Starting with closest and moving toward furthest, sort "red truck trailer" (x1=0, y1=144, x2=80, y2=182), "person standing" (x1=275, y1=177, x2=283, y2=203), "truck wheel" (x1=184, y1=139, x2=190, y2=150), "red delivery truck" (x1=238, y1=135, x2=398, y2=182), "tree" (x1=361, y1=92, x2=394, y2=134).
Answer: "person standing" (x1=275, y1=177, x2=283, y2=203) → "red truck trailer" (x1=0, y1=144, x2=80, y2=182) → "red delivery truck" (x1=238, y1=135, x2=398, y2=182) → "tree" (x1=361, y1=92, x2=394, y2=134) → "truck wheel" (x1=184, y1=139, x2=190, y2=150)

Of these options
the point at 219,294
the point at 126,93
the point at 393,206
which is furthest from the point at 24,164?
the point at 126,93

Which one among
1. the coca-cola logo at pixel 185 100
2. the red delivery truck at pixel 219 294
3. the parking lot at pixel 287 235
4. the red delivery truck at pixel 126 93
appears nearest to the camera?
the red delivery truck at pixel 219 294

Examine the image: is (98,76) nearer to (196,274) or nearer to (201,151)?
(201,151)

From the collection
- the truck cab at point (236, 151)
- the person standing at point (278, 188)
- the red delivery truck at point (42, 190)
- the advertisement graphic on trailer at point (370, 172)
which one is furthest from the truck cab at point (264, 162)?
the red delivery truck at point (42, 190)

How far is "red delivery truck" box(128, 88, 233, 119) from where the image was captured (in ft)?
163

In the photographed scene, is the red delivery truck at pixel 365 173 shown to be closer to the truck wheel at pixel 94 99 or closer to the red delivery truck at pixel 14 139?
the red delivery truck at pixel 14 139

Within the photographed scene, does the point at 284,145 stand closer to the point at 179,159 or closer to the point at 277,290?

+-------+

- [Exercise brief]
Render the lines of the records from the line containing "Examine the image: is" through the final line of the records, both ends included, as a numbered list with blank lines left out.

- [Solution to this task]
1. Examine the image: is (98,76) nearer to (196,274) or nearer to (201,151)?
2. (201,151)
3. From the collection
4. - the truck cab at point (236, 151)
5. - the person standing at point (278, 188)
6. - the red delivery truck at point (42, 190)
7. - the advertisement graphic on trailer at point (370, 172)
8. which one is furthest from the truck cab at point (264, 162)?
9. the red delivery truck at point (42, 190)
10. How far is "red delivery truck" box(128, 88, 233, 119) from where the image was captured (in ft)?
11. 163
12. In the photographed scene, is the red delivery truck at pixel 365 173 shown to be closer to the truck wheel at pixel 94 99 or closer to the red delivery truck at pixel 14 139?
13. the red delivery truck at pixel 14 139
14. Within the photographed scene, does the point at 284,145 stand closer to the point at 179,159 or closer to the point at 277,290?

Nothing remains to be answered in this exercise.